夏油杰掌心有磨煉體術留下的繭子,被我牽引著按住自己的龜頭來回研磨按壓,快感逐漸壓過了理智,我故意將他的馬眼堵住,他挺腹追逐逝去的快感將龜頭蹭在自己的掌心,“哈……不……不要這樣玩。”
“杰和我做愛舒服嗎?”我咬著他的耳垂含糊不清道。
“嗯……很舒服……”
我被取悅到了,松開堵住他馬眼的手,滾燙的精液噴射而出落回他的胸膛上,連臉頰都被濺上幾滴濁白。
我重重頂弄了幾下,觸手開始漲大。
夏油杰意識到不對時已經(jīng)晚了,觸手吐出十幾顆圓滾滾的卵,留在他身體深處。
當夏油杰在浴室將體內(nèi)的卵一顆一顆弄出來時,我被他關在了門外,我隔著浴室的玻璃門被磨砂的玻璃擋住了全部視線,只聽到被水聲遮掩的屬于夏油杰的,略微含糊的哼聲。
等水聲一停,我三步并作兩步跑回被我收拾好的床榻上正襟危坐,裝作一副已經(jīng)等了很久的模樣,外面已經(jīng)天光大亮。
夏油杰擦完頭發(fā)上的滴水,捏住我的臉,看著我無辜的眼神慢悠悠道,“你知道你身上有我的咒力殘穢嗎?”
在咒術師眼里,咒力波動就好像普通人眼里的光一樣清晰可見。
我想起來自己剛才的所做所謂,盯著地板急需要找一道裂縫鉆進去。
好丟人。
我們在旅館住了好些天,我很喜歡和夏油在一起,什么都不做,就躺在一起,然后他摸摸我的頭捏捏我的手,揉揉我的耳朵。

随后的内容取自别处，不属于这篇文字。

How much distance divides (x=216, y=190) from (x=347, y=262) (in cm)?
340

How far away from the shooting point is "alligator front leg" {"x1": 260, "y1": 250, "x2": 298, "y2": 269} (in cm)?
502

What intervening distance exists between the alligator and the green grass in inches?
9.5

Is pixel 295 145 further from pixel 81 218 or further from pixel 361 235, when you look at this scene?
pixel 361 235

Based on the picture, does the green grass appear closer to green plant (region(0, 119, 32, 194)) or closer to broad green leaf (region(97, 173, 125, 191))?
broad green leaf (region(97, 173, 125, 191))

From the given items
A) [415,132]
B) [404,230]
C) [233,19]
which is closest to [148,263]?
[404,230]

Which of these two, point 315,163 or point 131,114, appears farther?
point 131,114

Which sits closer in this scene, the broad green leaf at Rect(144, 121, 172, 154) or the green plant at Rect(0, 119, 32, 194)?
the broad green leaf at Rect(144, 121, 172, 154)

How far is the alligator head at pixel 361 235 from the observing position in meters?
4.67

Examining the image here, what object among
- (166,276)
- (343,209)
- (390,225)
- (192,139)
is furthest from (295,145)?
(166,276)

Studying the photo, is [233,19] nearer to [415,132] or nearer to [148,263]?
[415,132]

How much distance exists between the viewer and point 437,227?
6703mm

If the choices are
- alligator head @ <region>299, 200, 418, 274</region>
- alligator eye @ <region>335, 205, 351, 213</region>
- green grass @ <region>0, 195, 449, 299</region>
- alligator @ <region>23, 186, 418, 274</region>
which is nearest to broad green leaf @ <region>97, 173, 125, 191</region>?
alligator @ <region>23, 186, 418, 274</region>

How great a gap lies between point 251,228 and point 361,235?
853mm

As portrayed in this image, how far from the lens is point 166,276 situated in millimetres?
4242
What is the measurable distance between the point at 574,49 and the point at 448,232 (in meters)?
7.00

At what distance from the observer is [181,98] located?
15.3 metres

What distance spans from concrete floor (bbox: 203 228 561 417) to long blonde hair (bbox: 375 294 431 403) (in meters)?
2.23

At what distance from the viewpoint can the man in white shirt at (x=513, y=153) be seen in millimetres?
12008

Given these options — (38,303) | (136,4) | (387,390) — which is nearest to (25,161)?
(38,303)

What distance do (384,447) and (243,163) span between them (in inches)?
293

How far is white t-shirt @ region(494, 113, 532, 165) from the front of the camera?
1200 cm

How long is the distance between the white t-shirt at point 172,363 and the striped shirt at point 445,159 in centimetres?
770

或者窗外風疏雨驟,我們兩個窩在床上,他撐著頭看佛經(jīng),我百無聊賴的玩他的頭發(fā)。
他的頭發(fā)有點長了,披散下來已經(jīng)超過了肩膀。
“要去泡溫泉嗎?”夏油杰這樣問我時,我也在想這次的劇情怎么辦。
萬一我改變了劇情讓五條悟痛下殺手怎么辦。
正想著怎么找到合適的理由跟上夏油杰一起去新宿,他就自己遞過來了臺階。
“好耶!要去新宿泡溫泉!”我掛在夏油身上,手腳并用。
他隨手習慣性的把我拖住不至于摔倒,“你怎么猜到是新宿的?一點驚喜也沒有。”
“無所謂啦,和杰泡溫泉哪里都可以,但是新宿有草莓大福!”我摟著人放肆貼貼。